▶ _Instructions for the task_
Output every line of the listing as a Markdown table with columns Row and Line, starting at the line that contains "How large a distance exists" and ending at the line that contains "2844 millimetres", both included. Put a running row number under Row and the line itself under Line, and leave out blank lines.

▶ _The data_

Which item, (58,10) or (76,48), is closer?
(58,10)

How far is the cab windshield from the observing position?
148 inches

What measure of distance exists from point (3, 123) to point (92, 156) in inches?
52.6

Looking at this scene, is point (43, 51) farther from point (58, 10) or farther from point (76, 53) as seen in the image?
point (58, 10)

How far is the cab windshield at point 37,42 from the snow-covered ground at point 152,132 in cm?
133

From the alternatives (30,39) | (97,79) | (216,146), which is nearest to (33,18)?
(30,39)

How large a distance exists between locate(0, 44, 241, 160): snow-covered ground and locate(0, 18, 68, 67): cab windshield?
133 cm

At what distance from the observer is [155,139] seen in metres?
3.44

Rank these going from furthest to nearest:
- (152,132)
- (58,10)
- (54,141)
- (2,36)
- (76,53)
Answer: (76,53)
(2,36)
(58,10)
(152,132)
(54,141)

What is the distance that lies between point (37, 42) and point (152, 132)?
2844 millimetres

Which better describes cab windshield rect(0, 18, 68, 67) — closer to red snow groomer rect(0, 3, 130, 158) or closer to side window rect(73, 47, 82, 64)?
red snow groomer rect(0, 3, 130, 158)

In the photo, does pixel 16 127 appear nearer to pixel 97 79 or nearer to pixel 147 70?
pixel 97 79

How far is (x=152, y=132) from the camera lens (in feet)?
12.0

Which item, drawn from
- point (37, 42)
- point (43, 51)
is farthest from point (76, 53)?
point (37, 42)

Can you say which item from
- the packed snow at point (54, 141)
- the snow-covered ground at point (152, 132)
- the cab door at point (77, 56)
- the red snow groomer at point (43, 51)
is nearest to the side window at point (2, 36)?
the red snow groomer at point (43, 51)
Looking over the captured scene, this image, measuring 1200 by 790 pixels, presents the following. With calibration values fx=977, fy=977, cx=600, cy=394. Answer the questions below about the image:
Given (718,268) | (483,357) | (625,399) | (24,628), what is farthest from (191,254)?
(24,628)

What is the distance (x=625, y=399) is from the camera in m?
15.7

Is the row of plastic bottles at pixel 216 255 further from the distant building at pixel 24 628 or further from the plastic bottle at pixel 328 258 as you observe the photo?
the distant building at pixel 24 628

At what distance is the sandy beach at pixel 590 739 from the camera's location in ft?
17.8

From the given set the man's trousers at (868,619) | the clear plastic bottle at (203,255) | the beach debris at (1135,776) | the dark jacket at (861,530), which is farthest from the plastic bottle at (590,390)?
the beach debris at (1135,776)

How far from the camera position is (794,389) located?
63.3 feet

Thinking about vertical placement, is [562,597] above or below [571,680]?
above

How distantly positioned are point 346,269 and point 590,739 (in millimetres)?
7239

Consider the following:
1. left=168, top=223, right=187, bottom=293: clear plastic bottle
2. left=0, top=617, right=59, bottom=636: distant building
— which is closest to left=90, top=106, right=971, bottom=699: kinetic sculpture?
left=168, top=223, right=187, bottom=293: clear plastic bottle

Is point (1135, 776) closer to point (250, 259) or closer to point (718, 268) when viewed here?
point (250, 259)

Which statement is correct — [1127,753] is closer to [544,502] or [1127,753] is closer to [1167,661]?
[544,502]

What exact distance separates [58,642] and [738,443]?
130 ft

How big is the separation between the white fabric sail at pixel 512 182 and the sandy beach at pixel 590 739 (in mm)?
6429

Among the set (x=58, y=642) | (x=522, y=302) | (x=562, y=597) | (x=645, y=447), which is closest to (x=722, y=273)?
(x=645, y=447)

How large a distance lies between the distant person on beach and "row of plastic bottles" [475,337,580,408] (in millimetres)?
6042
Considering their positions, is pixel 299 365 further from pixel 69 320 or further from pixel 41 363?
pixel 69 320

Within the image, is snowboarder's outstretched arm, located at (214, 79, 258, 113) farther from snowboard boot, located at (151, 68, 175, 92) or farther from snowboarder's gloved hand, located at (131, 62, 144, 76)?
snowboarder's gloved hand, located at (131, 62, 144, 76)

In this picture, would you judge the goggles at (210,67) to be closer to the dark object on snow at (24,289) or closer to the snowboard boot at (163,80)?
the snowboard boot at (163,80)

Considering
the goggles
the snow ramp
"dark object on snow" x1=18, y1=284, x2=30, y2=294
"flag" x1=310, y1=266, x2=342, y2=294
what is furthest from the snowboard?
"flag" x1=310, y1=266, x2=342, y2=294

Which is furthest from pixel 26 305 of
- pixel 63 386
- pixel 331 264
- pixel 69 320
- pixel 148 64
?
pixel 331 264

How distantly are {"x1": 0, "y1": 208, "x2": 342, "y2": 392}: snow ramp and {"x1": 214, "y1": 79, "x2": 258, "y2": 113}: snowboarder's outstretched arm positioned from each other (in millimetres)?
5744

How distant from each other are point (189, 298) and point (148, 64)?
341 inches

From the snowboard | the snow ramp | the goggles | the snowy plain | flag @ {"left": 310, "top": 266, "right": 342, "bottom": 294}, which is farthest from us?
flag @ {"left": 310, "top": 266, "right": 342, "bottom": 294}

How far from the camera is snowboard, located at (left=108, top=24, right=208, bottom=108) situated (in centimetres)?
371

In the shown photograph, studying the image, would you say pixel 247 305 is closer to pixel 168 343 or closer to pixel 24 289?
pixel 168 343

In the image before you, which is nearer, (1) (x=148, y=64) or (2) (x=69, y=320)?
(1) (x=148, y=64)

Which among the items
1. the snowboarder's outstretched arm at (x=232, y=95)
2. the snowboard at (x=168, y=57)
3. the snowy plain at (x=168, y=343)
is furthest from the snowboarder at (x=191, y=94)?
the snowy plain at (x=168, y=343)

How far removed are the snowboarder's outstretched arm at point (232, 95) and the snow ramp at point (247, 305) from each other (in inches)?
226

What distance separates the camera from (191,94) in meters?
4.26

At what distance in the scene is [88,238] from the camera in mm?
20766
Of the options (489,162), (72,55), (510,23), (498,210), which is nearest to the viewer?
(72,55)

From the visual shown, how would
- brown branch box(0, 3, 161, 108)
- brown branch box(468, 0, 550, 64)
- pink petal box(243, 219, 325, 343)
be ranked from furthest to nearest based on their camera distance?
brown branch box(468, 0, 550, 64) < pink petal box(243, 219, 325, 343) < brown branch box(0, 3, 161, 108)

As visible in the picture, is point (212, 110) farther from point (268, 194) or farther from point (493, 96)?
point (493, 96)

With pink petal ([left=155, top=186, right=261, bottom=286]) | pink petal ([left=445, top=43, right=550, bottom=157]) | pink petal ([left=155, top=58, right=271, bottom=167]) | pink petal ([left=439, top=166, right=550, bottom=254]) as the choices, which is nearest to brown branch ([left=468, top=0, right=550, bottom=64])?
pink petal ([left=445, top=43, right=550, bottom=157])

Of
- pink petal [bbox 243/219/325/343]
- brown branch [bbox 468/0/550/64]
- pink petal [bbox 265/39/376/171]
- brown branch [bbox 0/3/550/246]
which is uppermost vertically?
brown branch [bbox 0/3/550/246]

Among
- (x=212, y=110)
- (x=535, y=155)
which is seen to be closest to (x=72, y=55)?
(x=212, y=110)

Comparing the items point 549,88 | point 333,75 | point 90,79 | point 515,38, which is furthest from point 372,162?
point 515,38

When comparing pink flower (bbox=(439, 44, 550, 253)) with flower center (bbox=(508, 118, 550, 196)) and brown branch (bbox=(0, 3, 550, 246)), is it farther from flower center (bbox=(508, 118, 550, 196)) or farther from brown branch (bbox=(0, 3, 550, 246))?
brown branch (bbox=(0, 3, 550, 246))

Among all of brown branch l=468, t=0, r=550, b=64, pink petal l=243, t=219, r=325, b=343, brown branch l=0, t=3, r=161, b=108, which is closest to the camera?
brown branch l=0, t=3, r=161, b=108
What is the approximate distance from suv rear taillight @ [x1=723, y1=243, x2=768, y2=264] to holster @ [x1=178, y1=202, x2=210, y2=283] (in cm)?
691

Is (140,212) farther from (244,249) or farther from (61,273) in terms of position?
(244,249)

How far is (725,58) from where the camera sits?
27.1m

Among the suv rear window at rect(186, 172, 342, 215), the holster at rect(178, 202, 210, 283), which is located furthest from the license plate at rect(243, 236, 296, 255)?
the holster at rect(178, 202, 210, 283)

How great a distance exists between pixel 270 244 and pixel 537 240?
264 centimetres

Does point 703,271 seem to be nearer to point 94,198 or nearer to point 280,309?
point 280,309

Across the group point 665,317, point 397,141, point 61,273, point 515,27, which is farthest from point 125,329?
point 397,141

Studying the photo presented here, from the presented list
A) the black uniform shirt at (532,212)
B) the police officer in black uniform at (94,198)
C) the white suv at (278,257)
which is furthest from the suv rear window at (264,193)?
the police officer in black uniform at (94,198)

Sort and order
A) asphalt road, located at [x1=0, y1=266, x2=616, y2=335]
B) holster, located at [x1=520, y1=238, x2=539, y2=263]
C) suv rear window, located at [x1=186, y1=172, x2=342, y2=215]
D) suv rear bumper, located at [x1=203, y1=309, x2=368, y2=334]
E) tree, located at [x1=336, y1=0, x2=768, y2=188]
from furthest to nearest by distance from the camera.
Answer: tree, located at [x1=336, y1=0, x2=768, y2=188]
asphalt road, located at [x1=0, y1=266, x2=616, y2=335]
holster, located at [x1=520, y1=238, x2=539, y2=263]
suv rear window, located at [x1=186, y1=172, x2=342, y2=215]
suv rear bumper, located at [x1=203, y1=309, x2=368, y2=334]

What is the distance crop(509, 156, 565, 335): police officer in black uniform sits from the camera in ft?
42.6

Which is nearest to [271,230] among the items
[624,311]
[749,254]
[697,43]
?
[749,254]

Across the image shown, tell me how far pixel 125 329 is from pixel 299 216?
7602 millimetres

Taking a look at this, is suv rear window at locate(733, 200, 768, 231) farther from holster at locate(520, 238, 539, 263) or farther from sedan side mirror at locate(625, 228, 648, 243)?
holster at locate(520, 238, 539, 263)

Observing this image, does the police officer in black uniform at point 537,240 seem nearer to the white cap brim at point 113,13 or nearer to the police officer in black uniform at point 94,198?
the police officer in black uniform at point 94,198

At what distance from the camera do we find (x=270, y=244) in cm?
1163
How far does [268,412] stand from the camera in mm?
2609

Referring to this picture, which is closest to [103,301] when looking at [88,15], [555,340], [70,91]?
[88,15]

▶ _Response to this exercise_
| Row | Line |
|---|---|
| 1 | How large a distance exists between locate(0, 44, 241, 160): snow-covered ground and locate(0, 18, 68, 67): cab windshield? |
| 2 | 133 cm |
| 3 | At what distance from the observer is [155,139] seen in metres? |
| 4 | 3.44 |
| 5 | Rank these going from furthest to nearest: |
| 6 | - (152,132) |
| 7 | - (58,10) |
| 8 | - (54,141) |
| 9 | - (2,36) |
| 10 | - (76,53) |
| 11 | Answer: (76,53) |
| 12 | (2,36) |
| 13 | (58,10) |
| 14 | (152,132) |
| 15 | (54,141) |
| 16 | What is the distance that lies between point (37, 42) and point (152, 132)? |
| 17 | 2844 millimetres |